Apologies that I cannot address you by name, I haven't quite got the hang of it all on this forum yet. Is it Sissi?
I beg to differ, perhaps this post has in the past only consisted of people who work their dogs, but now it has at least one that does not! Me!
Being rather new to the breeding fraternity, I have concentrated on showing up until now, because when I first set up and registered my Kennel, I had the resources, but not the time, to engage in field trials, and now that I have given up on the corporate world to concentrate on my breeding program, I have the time but not the resources. 
I was trawling the net to find a good diagram to learn more about the finer points of conformation, with particular emphasis on angulation both front and rear, and that led me to a post on this site. I immediately decided to join in the hope that it would give me some insight into the working trial world for that day in the future when I do become active in working my dogs. 
My foundation bitch comes from a bloodline that is very successful in both show and field trials, having Champions in both disciplines, and I am confident that she will produce a puppy for me before she is retired that I can work.
Perhaps you will notice in my dogs' pedigrees that they all descend from Sandylands ancestors, quite recently too, a fact of which I am very proud. Sandylands Labs won both BOB and RBOB at Crufts this year.


----------



## Africana (Mar 24, 2009)

gsc said:


> A fox red is genetically ee. The Bb, BB, bb is not a factor in the red color, that another locus. The chololate can influence the nose, lip and around the eye skin color, not the red. As far as shading, there is obviously a transition between red and plain yellow, I don't know where that is.
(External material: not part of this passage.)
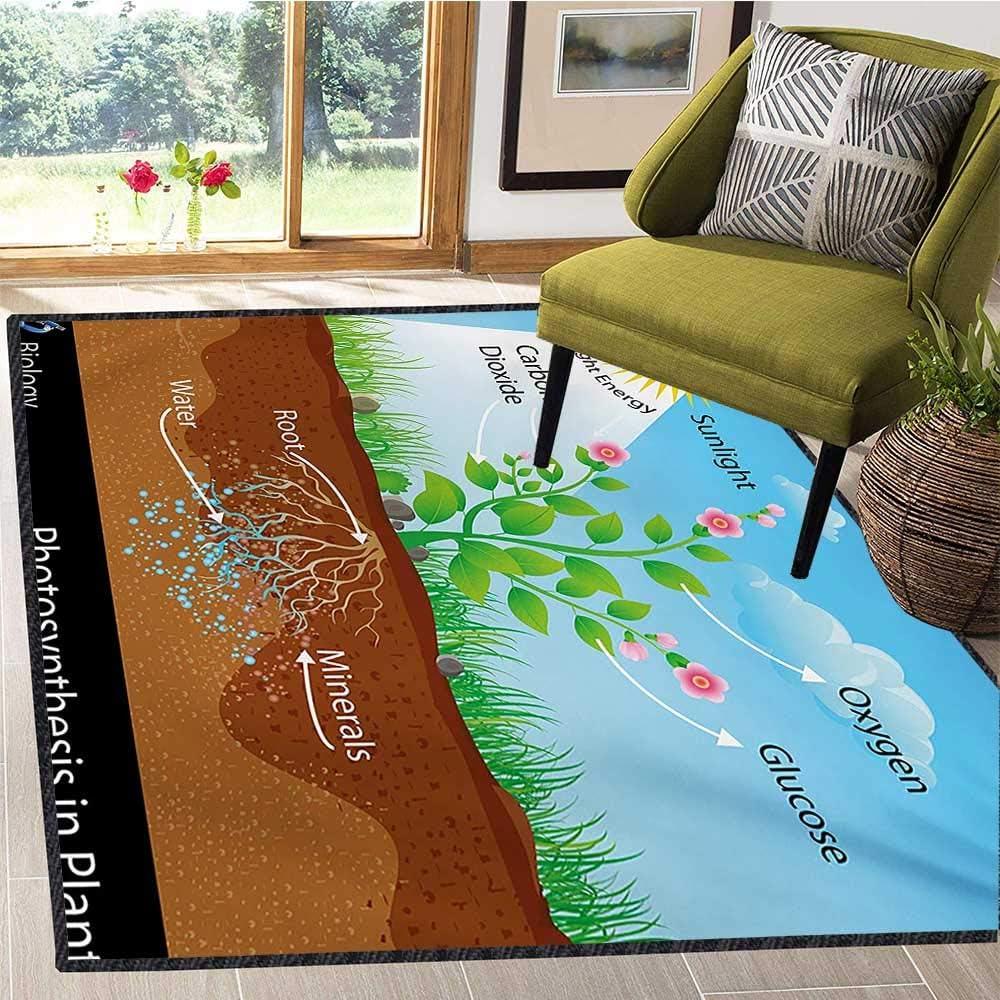 Tapete Educativo para Sala de Estar, fotosíntesis en el Diagrama de Plantas, biología, Agricultura botánica, Ambiente follaje, felpudos para Interior de 5 x 8 pies: Amazon.es: Hogar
From Bb, Ee and Beyond, by Pamela Darvol.

Fox-reds

Breeders of "true fox reds" will quickly point out that some yellow Labs professed to be "fox-red" are really more dark tan than red and are therefore, not "true fox-reds". The difference in concentration of red color (determined by the "ay" or "as" allele of the A locus) is dependent upon the alleles at the C locus. The "C" allele allows for full expression and intensity of red tones, while the "cch" allele will dilute the red to a clear tan color. 

Therefore, the genotype of each color variation is:

ay_B_ C_ee = True Fox-Red
as_B_C_ee * = True Fox-Red with Saddling**

ay_B_ cch _ee = Pseudo Fox-Red
as_B_cch_ee = Pseudo Fox-Red with Saddling**


* the underline denotes that the gene locus may be homozygous or heterozygous with a less dominant allele present at the partner-chromosome gene locus
** Labs with this genotype demonstrate the red coloring localized to certain areas of the body.

The "as" allele produces the "saddling effects" seen in many yellows in which there appears darker yellow pigmentation on the back,
ears, legs, etc. compared to areas of light yellow on the shoulders, neck, and underside. The "as" allele also increases intensity of phaeomelanin, but restricts its production to the former mentioned areas on the Lab. 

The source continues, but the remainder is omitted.